SOCIETÀ

Primarie Usa: il Partito Democratico si conferma diviso

Dopo i sofferti caucuses in Iowa, che come da tradizione hanno segnato l’inizio del cammino delle primarie, anche in New Hampshire Bernie Sanders si conferma l’uomo da battere in campo democratico con il 25,7%, tallonato da Pete Buttigieg con il 24,4%. Seguono la senatrice del Minnesota Amy Klobuchar con un sorprendente 19,8% e più indietro Elizabeth Warren (9,2%) e Joe Biden (8,4%). Alla prossima convention democratica Sanders e Buttigieg porteranno quindi 9 candidati ciascuno, mentre 6 ne spetteranno a Klobuchar.

Sul fronte repubblicano continua invece la marcia trionfale, per quanto scontata, di Donald Trump, che nel piccolo Stato del nordest (conta meno abitanti di Milano) ha rastrellato oltre l’85% dei voti. Termina così una settimana da incorniciare per il presidente uscente, che il 5 febbraio è stato assolto dalla procedura di impeachment per poi scatenarsi in un veemente discorso sullo stato dell’Unione, dove davanti ai parlamentari che poco prima avevano votato sul suo destino giudiziario ha rivendicato a sé numerosi successi, soprattutto in campo economico. Con un corollario polemico con la Speaker della Camera dei rappresentanti Nancy Pelosi, a cui Trump ha palesemente rifiutato di stringere la mano, e che poi si è ‘vendicata’ stracciando pubblicamente il suo discorso. Le schermaglie sono poi proseguite anche durante un appuntamento tradizionalmente bipartisan e ‘distensivo’ come il National Prayer Breakfast.

Ascolta il commento di Fabrizio Tonello

Un clima da vera e propria guerra civile strisciante in cui il presidente ha finora mostrato di trovarsi assolutamente a suo agio, tanto più che i Democratici al momento si dibattono alla ricerca di un leader da contrapporgli. “L’establishment del partito è ancora ferocemente contrario alla candidatura di Bernie Sanders”, commenta il politologo Fabrizio Tonello, che ci sta accompagnando durante il cammino che ci condurrà alla prossime elezioni presidenziali. “Non dobbiamo dimenticare che nell’oligopolio politico americano e i democratici rappresentano sì una serie di spinte anche molto progressiste, ma sono comunque un partito saldamente legato a Wall Street e alla tradizione politica mainstream. Quando Bernie Sanders, dice ‘la nostra non è una campagna elettorale, è una rivoluzione’ sta minacciando immediatamente i vertici democratici, che quindi faranno di tutto per contrastarlo”.
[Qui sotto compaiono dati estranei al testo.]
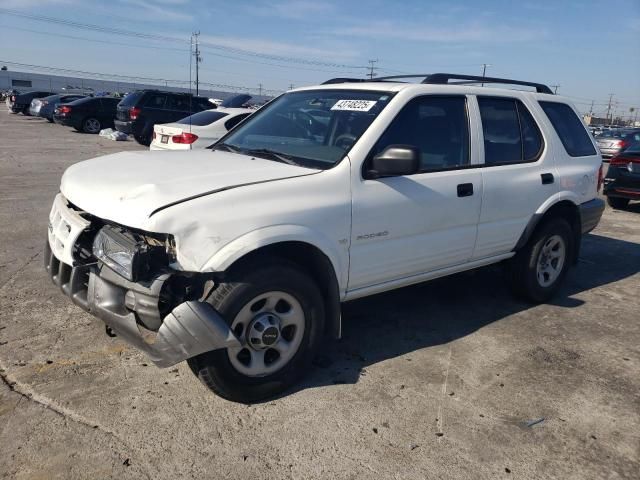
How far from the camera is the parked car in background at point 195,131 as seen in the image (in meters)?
10.0

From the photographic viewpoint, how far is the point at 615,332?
4582 mm

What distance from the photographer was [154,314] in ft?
9.23

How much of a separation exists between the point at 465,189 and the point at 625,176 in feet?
24.5

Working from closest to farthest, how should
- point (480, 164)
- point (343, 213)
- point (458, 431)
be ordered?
point (458, 431) → point (343, 213) → point (480, 164)

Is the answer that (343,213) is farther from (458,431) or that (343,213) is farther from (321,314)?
(458,431)

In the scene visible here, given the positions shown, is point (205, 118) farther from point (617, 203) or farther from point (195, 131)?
point (617, 203)

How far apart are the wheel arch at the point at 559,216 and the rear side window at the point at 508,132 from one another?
1.59ft

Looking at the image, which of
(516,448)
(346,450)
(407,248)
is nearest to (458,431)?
(516,448)

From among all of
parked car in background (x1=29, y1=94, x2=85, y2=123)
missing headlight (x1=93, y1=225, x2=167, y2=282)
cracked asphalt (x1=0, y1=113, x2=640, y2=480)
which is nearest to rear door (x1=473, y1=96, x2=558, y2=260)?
cracked asphalt (x1=0, y1=113, x2=640, y2=480)

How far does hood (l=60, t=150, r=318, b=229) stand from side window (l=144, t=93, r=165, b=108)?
1500 centimetres

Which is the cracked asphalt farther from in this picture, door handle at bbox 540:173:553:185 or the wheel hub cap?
door handle at bbox 540:173:553:185

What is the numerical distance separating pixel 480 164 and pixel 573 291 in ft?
7.30

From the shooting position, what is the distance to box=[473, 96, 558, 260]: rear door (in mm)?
4340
Bernie Sanders minaccia l'influenza dell'establishment democratico, che quindi farà di tutto per contrastarlo

A sua volta anche Pete Buttigieg, che incarna la parte più centrista dell’elettorato progressista, potrebbe aver vita difficile in una campagna senza esclusione di colpi contro Trump: certo può contare su brillanti studi ad Harvard e ad Oxford ed è stato militare in Afghanistan, ma a 38 anni la sua esperienza politica più importante è aver guidato il comune di South Bend, 100.000 abitanti nell’Indiana. Alla sua età, per dire, Barack Obama era già senatore. E poi: alla prova dei fatti come reagirebbe l’elettorato statunitense di fronte a un candidato dichiaratamente gay, il primo sposato con un altro uomo?
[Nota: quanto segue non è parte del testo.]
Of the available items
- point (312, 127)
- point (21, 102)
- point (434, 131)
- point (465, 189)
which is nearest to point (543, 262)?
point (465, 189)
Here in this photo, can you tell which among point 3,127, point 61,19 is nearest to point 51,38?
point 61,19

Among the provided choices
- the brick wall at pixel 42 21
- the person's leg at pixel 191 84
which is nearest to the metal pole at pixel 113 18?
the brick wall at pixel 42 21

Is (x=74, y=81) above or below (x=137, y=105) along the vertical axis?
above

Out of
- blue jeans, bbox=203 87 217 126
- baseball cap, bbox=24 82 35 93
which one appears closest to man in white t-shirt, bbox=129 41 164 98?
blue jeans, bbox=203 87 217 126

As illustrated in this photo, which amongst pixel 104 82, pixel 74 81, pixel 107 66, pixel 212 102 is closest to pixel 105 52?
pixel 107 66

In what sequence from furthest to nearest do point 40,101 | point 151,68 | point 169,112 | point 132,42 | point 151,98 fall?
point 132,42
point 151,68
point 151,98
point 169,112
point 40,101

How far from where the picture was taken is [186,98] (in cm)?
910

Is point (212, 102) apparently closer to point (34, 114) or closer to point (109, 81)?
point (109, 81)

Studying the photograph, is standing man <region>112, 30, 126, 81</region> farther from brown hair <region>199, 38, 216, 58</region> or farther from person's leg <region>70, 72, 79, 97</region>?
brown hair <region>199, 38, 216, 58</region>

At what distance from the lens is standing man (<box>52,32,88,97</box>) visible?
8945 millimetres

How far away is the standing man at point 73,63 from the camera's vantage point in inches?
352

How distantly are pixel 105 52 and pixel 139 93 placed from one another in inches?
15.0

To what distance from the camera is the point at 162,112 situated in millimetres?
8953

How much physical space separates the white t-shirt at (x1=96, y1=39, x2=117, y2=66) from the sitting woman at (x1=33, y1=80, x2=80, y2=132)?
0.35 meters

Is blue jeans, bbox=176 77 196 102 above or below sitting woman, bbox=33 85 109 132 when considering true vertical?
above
Intanto se da una parte in campo democratico il quadro si semplifica e i candidati minori iniziano a ritirarsi – come ha fatto ad esempio Andrew Yang – dall’altra sullo sfondo rimane la candidatura di Michael Bloomberg. Il magnate americano, già sindaco di New York, per il momento resta alla finestra ma pare pronto a scendere in campo, soprattutto se la candidatura di Sanders si rafforzerà nei prossimi giorni. “Bloomberg conta su una situazione in cui si cercherà un terzo incomodo – conclude Tonello –. Ha tutti i soldi per fare la campagna elettorale che vuole e cercherà di essere molto rassicurante: resta solo da vedere se gli elettori democratici sarebbero d'accordo con questa prospettiva”.